(Beginning of Data to process)

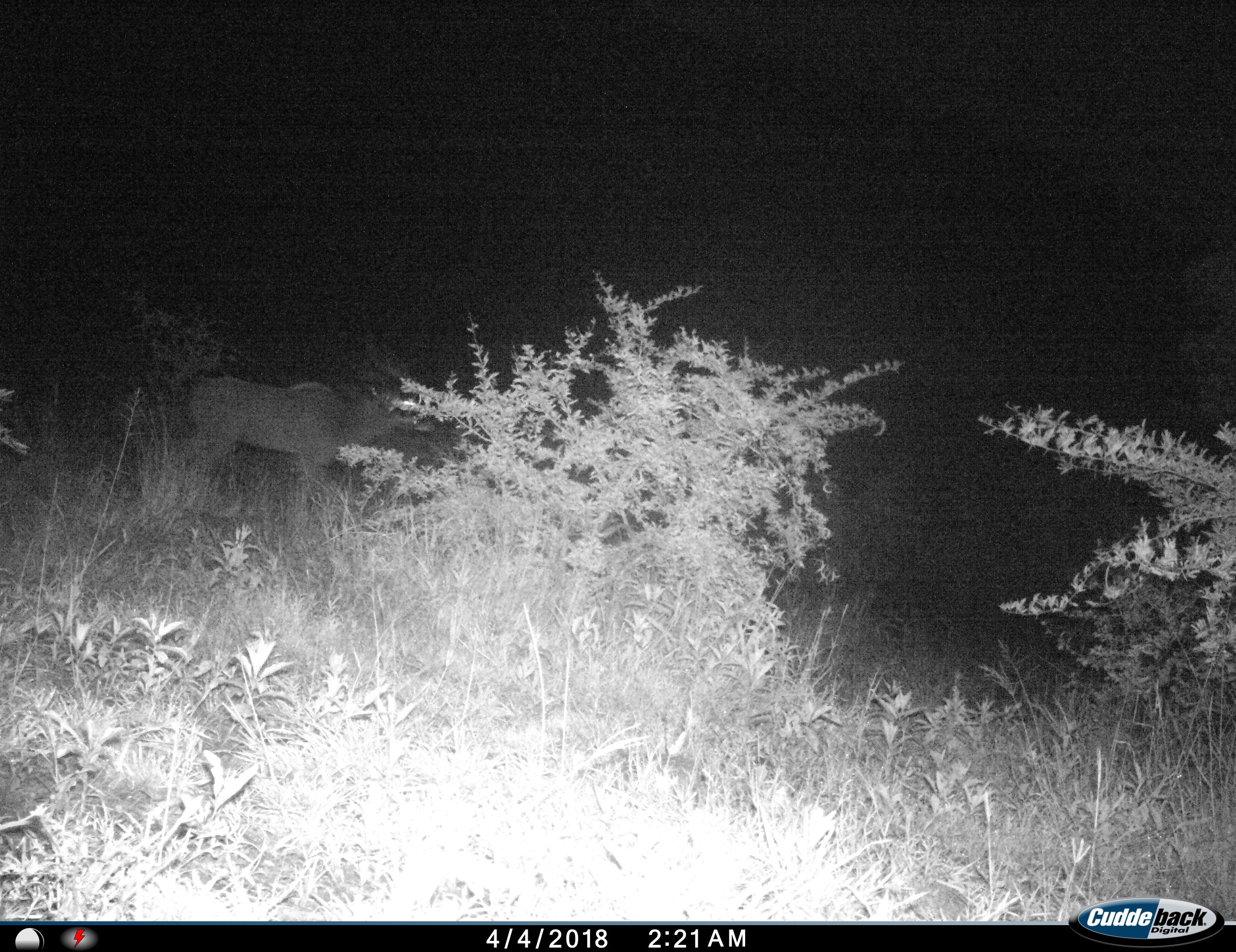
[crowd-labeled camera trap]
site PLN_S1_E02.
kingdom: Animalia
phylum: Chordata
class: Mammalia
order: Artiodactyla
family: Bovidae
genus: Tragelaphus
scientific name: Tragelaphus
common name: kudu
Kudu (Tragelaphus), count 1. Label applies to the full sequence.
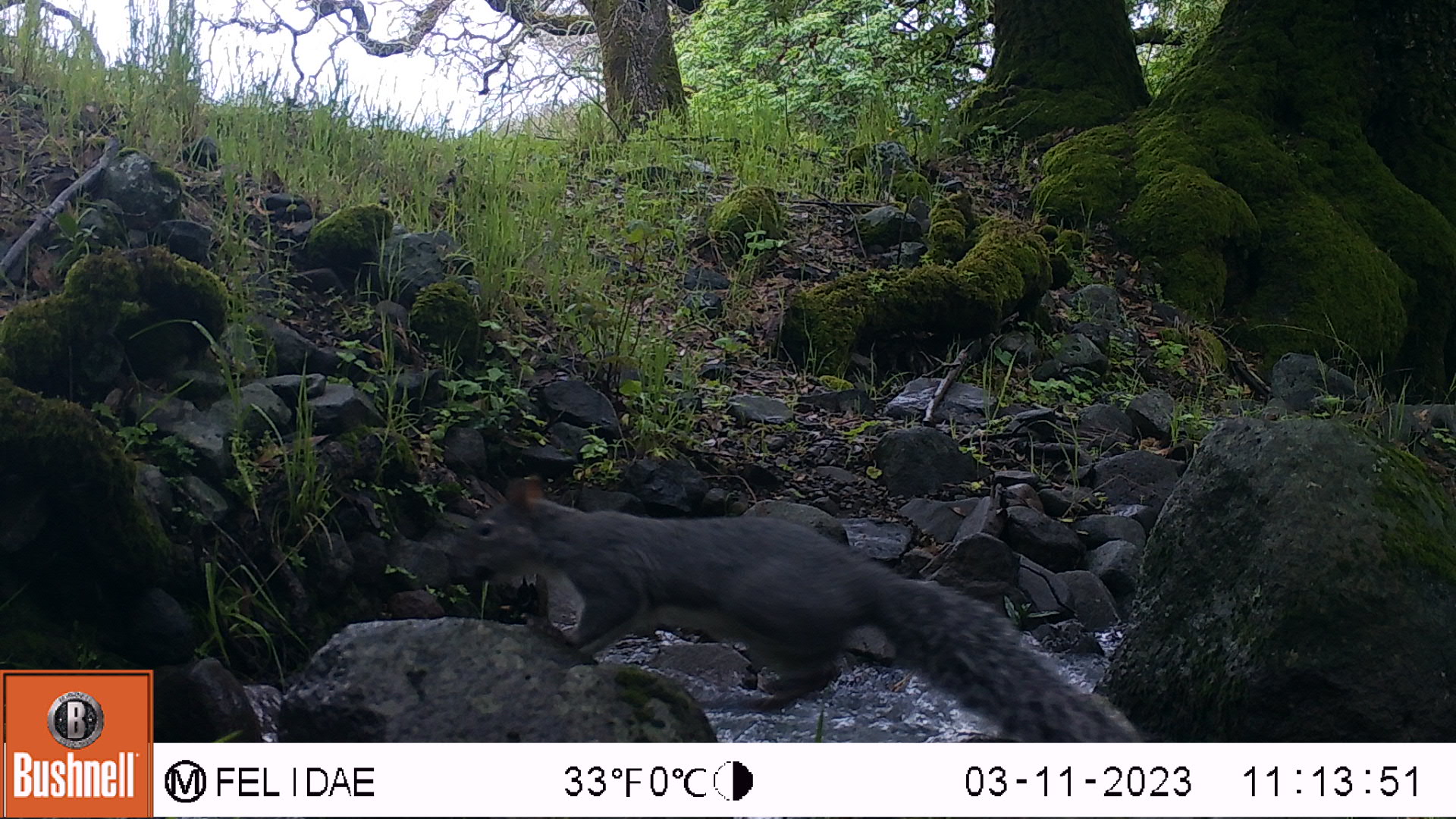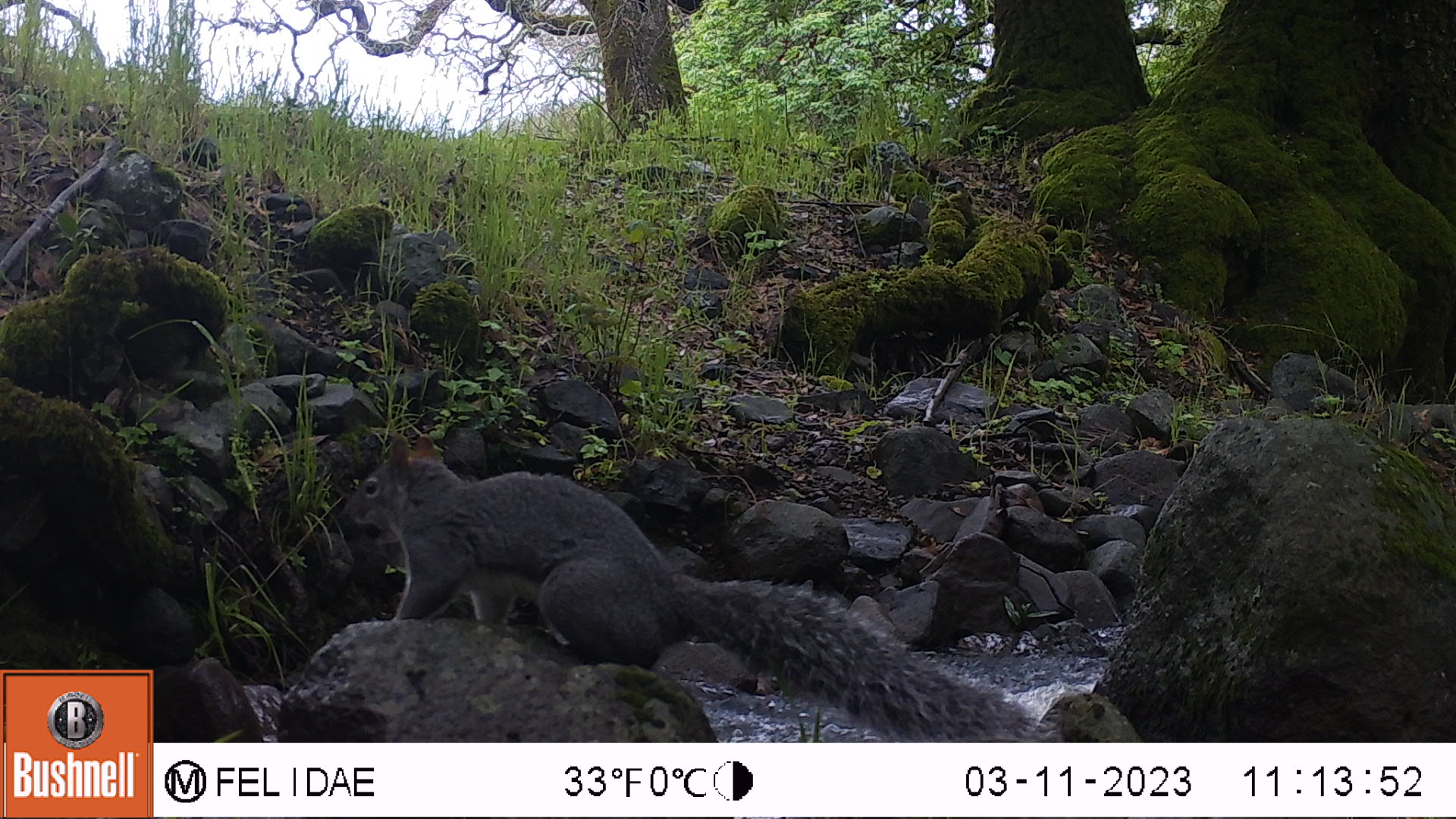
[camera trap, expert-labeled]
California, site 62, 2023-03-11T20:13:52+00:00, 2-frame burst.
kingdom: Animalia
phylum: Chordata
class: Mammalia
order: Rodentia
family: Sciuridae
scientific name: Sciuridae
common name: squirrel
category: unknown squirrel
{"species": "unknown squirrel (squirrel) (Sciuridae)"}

(End of Data to process)
(Beginning of Data to process)

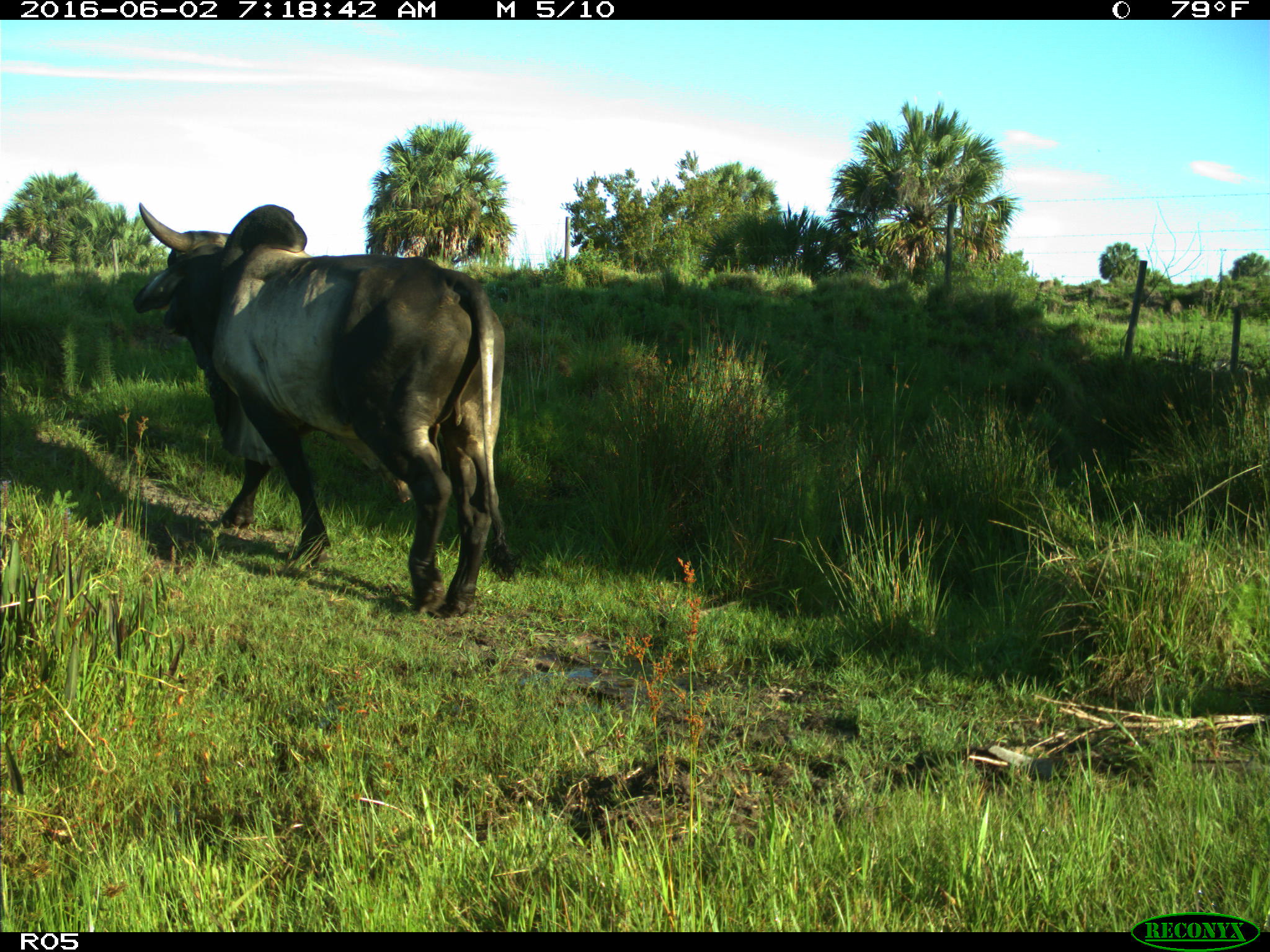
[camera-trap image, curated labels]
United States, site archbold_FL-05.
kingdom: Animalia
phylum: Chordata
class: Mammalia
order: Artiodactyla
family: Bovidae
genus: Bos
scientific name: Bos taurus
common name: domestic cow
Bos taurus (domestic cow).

(End of Data to process)

Task goal
The total is all that is wanted here: please count the lines of the material that contain the word "labeled".

Solution below
2